This is also one of the reasons why deferred contexts in DX11 are practically useless. You can't pre-patch the deferred command lists on the other cores, because you don't know when the deferred lists are going to be submitted (residency is not yet known). You need to patch when the list is submitted, meaning that the main thread (controlling the immediate context) needs to do it. It needs to go through all the lists by all the cores as it is the only thread actually submitting anything to the GPU.

This is how you should do it in DX11:

GCN Performance Tip 31: A dedicated thread solely responsible for making D3D calls is usually the best way to drive the API.Notes: The best way to drive a high number of draw calls in DirectX11 is to dedicate a thread to graphics API calls. This thread’s sole responsibility should be to make DirectX calls; any other types of work should be moved onto other threads (including processing memory buffer contents).
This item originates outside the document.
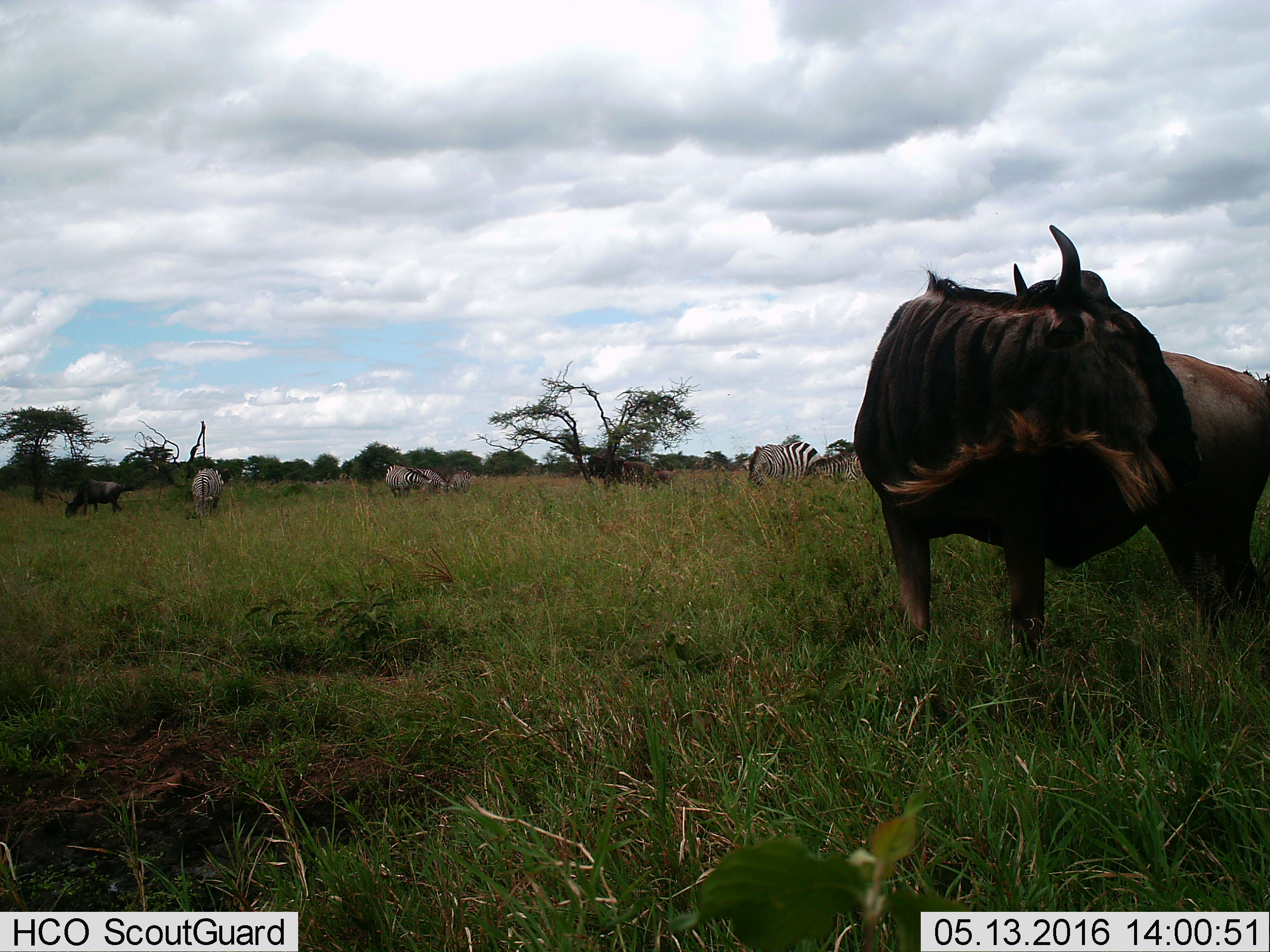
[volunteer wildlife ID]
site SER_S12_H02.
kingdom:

This graphics “producer thread” approach allows the feeding of the driver’s “consumer thread” as fast as possible, enabling a high number of API calls to be processed.

DirectX11 Deferred Contexts will not achieve faster results than this approach when it is implemented correctly.
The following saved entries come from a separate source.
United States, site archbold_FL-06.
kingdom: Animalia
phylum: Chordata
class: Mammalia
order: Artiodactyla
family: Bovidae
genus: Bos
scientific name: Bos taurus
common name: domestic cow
oldschoolnerd · Feb 13, 2015

sebbbi said:
This is also one of the reasons why deferred contexts in DX11 are practically useless. You can't pre-patch the deferred command lists on the other cores, because you don't know when the deferred lists are going to be submitted (residency is not yet known). You need to patch when the list is submitted, meaning that the main thread (controlling the immediate context) needs to do it. It needs to go through all the lists by all the cores as it is the only thread actually submitting anything to the GPU.
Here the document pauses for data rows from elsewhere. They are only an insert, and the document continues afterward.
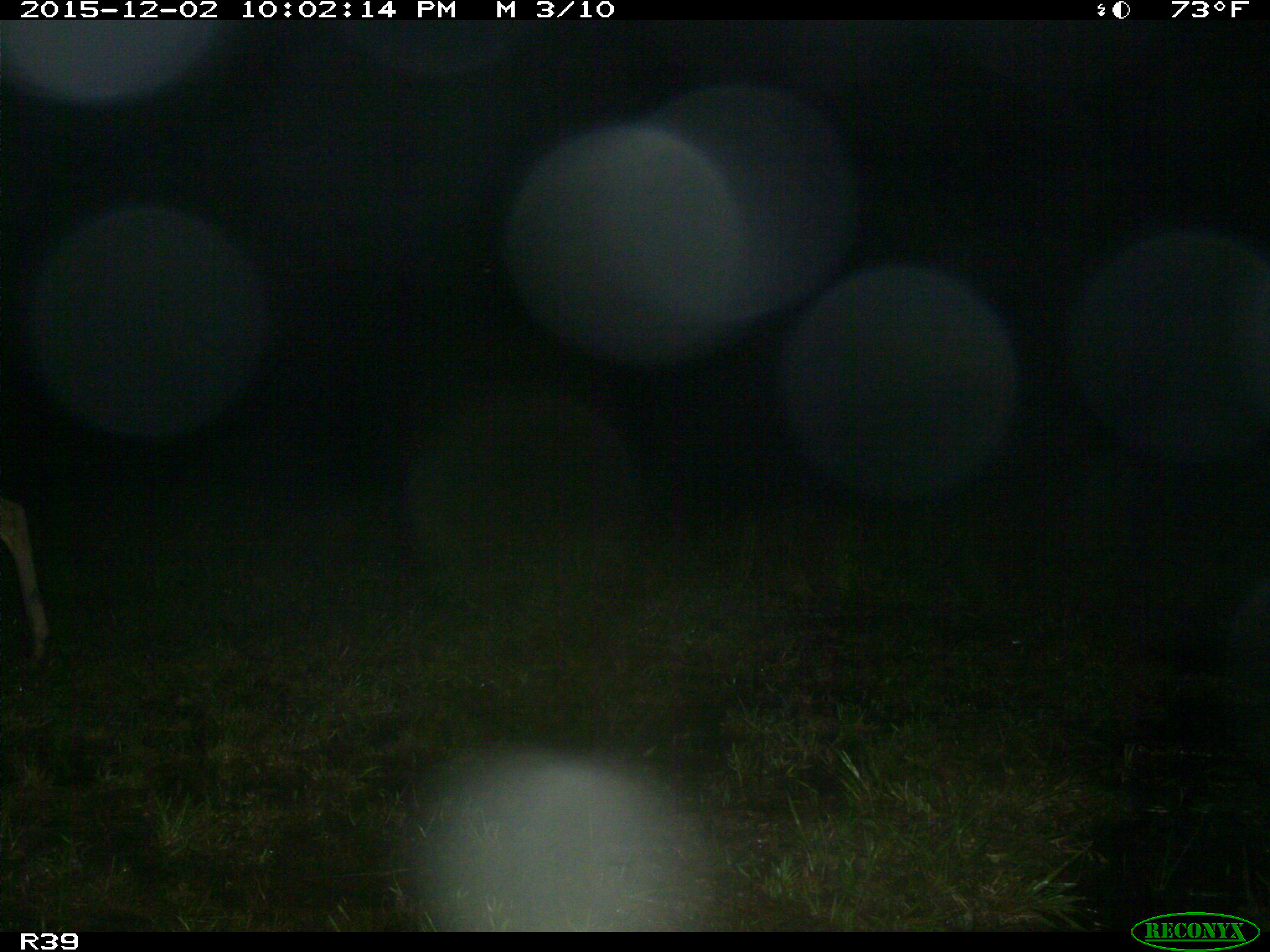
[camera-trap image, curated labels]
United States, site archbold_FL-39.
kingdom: Animalia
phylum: Chordata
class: Mammalia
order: Artiodactyla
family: Cervidae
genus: Odocoileus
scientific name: Odocoileus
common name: deer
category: unidentified deer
This is how you should do it in DX11:

GCN Performance Tip 31: A dedicated thread solely responsible for making D3D calls is usually the best way to drive the API.Notes: The best way to drive a high number of draw calls in DirectX11 is to dedicate a thread to graphics API calls. This thread’s sole responsibility should be to make DirectX calls; any other types of work should be moved onto other threads (including processing memory buffer contents). This graphics “producer thread” approach allows the feeding of the driver’s “consumer thread” as fast as possible, enabling a high number of API calls to be processed.

DirectX11 Deferred Contexts will not achieve faster results than this approach when it is implemented correctly.

So fundamentally this is what DirectX12 improves upon, each core can be a producer thread, concurrently. Have you had a go on it yet? Would love to know your views on Mr Wardell and his 500% performance improvement claims. To my mind this would only be possible if the GPU was currently only 20% utilised ...

psorcerer · Feb 13, 2015

Andrew Lauritzen said:
avoid any submission-time patching

Cool, but seems like that can be accomplished in other ways (i.e. you just need one level of indirection, it doesn't require full-fledged VA, although solving it through VA looks "right").
Anyway, the change is not that big, and there were quite a lot of changes for DX10 or DX11 in GPUs anyway. I still fail to see why it couldn't be done earlier. Or at least why it's more complex than say tessellation.

iroboto · Feb 13, 2015

oldschoolnerd said:
So fundamentally this is what DirectX12 improves upon, each core can be a producer thread, concurrently. Have you had a go on it yet? Would love to know your views on Mr Wardell and his 500% performance improvement claims. To my mind this would only be possible if the GPU was currently only 20% utilised ...

I think you missed out on the discussion of large batched jobs and small batches jobs from earlier.

sebbbi · Feb 13, 2015

psorcerer said:
I still fail to see why it couldn't be done earlier. Or at least why it's more complex than say tessellation.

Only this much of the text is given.